Minhas paixões vão assim, enlouquecendo junto das minhas próprias loucuras. Minha paixão toma todo o mar visto de ano em ano como seu próprio limite inexistente. Prefere a indiferença ao limite. Vai parecendo doce, encantadora doçura tamanha, vai se mostrando excitante nos gemidos ao canto da nuca, exatamente onde o cheiro de pele é somente seu.
Depois, depois é amargo. Volta a ser doce a paixão, o amargo é apenas o amargo, como num dia ruim, numa solidão ruim, numa sobriedade medíocre.
É doce, docemente amargo, e, então, doce outra vez.
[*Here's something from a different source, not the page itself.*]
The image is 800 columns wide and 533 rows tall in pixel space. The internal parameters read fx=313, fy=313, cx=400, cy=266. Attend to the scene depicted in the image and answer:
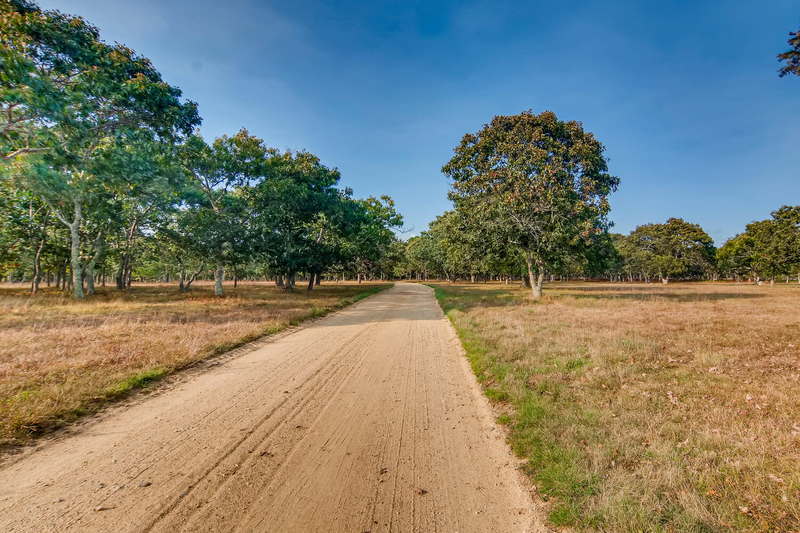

terça-feira, 17 de novembro de 2009

Pílula pro dia seguinte

por Keissy Carvelli


Eu quero que você me queira pra sempre. Porque quando eu te faço almoço na minha casa quarto-cozinha você sorri e diz que sou a melhor pessoa do mundo e eu nem sou. Nós duas sabemos que nossos sorrisos dão certo juntos, e quando você vem, e quando eu vou e quando estamos é como se o céu se enchesse de estrelas mesmo nos dias frios.
A distância traz uma saudade apertada, eu sei, você sabe, e quando a minha saudade não se suportar sozinha eu vou deixar uma lágrima escorrer e vou te ligar e você vai me ouvir. E quando a sua saudade for como a minha você me liga e eu vou, você sabe que eu vou.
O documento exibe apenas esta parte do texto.